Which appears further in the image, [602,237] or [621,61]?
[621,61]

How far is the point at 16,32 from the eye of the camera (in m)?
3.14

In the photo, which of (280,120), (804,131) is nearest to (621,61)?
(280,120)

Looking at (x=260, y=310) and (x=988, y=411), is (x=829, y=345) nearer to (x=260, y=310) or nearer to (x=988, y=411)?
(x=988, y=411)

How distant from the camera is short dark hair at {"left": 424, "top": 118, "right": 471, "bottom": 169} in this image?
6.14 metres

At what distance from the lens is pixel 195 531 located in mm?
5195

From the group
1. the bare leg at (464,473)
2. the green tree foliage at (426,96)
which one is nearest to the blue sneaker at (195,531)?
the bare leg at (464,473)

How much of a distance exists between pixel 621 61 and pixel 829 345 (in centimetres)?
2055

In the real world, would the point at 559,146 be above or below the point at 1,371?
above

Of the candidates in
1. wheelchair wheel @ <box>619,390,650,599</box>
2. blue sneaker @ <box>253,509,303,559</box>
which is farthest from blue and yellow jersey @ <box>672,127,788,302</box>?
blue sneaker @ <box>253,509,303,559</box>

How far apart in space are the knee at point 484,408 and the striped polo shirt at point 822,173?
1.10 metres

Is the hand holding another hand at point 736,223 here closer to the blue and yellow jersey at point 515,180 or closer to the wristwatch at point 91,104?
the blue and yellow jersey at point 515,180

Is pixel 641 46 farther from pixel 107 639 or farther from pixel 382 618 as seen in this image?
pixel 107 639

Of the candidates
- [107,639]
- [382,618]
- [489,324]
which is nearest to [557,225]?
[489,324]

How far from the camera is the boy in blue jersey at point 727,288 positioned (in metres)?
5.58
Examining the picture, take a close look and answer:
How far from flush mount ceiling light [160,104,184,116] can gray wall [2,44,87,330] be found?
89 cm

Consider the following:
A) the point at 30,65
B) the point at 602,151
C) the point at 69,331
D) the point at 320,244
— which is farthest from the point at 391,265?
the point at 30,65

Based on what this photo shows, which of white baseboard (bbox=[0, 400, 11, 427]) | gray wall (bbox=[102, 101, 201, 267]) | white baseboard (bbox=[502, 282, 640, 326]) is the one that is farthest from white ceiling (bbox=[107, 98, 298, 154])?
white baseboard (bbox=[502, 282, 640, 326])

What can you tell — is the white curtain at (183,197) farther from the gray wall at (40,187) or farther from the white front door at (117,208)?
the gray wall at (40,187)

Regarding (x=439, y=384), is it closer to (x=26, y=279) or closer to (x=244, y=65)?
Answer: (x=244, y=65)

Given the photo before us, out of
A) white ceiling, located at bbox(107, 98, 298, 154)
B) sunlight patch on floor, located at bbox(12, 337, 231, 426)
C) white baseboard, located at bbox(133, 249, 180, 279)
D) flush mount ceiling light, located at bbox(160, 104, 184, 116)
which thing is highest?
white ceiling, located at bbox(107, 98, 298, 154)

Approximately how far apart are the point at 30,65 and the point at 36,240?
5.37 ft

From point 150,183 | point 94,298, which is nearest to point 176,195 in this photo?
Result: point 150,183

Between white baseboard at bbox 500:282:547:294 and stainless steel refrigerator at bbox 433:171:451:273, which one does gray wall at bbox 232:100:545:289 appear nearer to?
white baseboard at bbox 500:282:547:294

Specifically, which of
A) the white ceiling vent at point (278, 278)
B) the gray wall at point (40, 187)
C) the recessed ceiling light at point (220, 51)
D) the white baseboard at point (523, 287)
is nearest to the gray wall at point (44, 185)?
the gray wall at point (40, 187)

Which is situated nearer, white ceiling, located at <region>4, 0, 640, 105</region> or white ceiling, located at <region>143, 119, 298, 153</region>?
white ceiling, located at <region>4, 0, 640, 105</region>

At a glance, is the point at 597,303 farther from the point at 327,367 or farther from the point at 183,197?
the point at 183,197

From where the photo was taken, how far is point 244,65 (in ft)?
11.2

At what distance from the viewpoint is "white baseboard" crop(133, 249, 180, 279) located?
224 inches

WHAT IS ASKED ▸ The records above should be returned exactly.

RESPONSE TO THIS EXERCISE ▸
Which appears further in the image, [602,237] or [621,61]?
[621,61]

How far is the point at 16,32 from the eye of the camera (in m)?
3.14

In the photo, which of (280,120), (804,131) is nearest to (621,61)?
(280,120)

Looking at (x=260, y=310) and (x=988, y=411), is (x=829, y=345) nearer to (x=260, y=310) or nearer to (x=988, y=411)?
(x=988, y=411)

How distant from the camera is short dark hair at {"left": 424, "top": 118, "right": 471, "bottom": 169} in this image?
6.14 metres

At what distance from the lens is pixel 195 531 located in mm?
5195

From the group
1. the bare leg at (464,473)
2. the green tree foliage at (426,96)
which one is nearest to the blue sneaker at (195,531)?
the bare leg at (464,473)

How much of a distance exists between pixel 621 61 and pixel 829 345 (in centimetres)?
2055

In the real world, would the point at 559,146 be above or below the point at 1,371?
above

Of the candidates in
1. wheelchair wheel @ <box>619,390,650,599</box>
2. blue sneaker @ <box>253,509,303,559</box>
which is farthest from blue and yellow jersey @ <box>672,127,788,302</box>?
blue sneaker @ <box>253,509,303,559</box>

How far apart in space are the knee at point 484,408 and the striped polo shirt at point 822,173?
1.10 metres

Is the hand holding another hand at point 736,223 here closer to the blue and yellow jersey at point 515,180 or closer to the wristwatch at point 91,104?
the blue and yellow jersey at point 515,180

Is pixel 641 46 farther from pixel 107 639 or farther from pixel 382 618 as seen in this image?
pixel 107 639

Of the candidates
- [107,639]
- [382,618]
- [489,324]
which is nearest to [557,225]?
[489,324]

How far from the camera is the boy in blue jersey at point 727,288 positioned (in metres)?
5.58
Examining the picture, take a close look and answer:
How far from flush mount ceiling light [160,104,184,116] can gray wall [2,44,87,330] be found?
89 cm

Consider the following:
A) the point at 30,65
B) the point at 602,151
C) the point at 69,331
D) the point at 320,244
— which is farthest from the point at 391,265?
the point at 30,65

Based on what this photo shows, which of white baseboard (bbox=[0, 400, 11, 427]) | gray wall (bbox=[102, 101, 201, 267]) | white baseboard (bbox=[502, 282, 640, 326]) is the one that is farthest from white ceiling (bbox=[107, 98, 298, 154])?
white baseboard (bbox=[502, 282, 640, 326])

What can you tell — is the white curtain at (183,197) farther from the gray wall at (40,187) or farther from the white front door at (117,208)?
the gray wall at (40,187)

Regarding (x=439, y=384), is it closer to (x=26, y=279) or closer to (x=244, y=65)?
Answer: (x=244, y=65)

Given the photo before us, out of
A) white ceiling, located at bbox(107, 98, 298, 154)
B) sunlight patch on floor, located at bbox(12, 337, 231, 426)
C) white baseboard, located at bbox(133, 249, 180, 279)
D) flush mount ceiling light, located at bbox(160, 104, 184, 116)
which thing is highest?
white ceiling, located at bbox(107, 98, 298, 154)

Approximately how far apart are the point at 30,65 and the point at 36,240?
5.37 ft

From point 150,183 | point 94,298, which is nearest to point 176,195 in this photo?
Result: point 150,183

Between white baseboard at bbox 500:282:547:294 and stainless steel refrigerator at bbox 433:171:451:273, which one does gray wall at bbox 232:100:545:289 appear nearer to?
white baseboard at bbox 500:282:547:294

Specifically, which of
A) the white ceiling vent at point (278, 278)
B) the gray wall at point (40, 187)
C) the recessed ceiling light at point (220, 51)
D) the white baseboard at point (523, 287)
is nearest to the gray wall at point (44, 185)?
the gray wall at point (40, 187)

Which is situated nearer, white ceiling, located at <region>4, 0, 640, 105</region> or white ceiling, located at <region>143, 119, 298, 153</region>?
white ceiling, located at <region>4, 0, 640, 105</region>

At a glance, is the point at 597,303 farther from the point at 327,367 or farther from the point at 183,197?
the point at 183,197

From where the photo was taken, how far is point 244,65 (in ft)?
11.2

At what distance from the viewpoint is "white baseboard" crop(133, 249, 180, 279) located?
224 inches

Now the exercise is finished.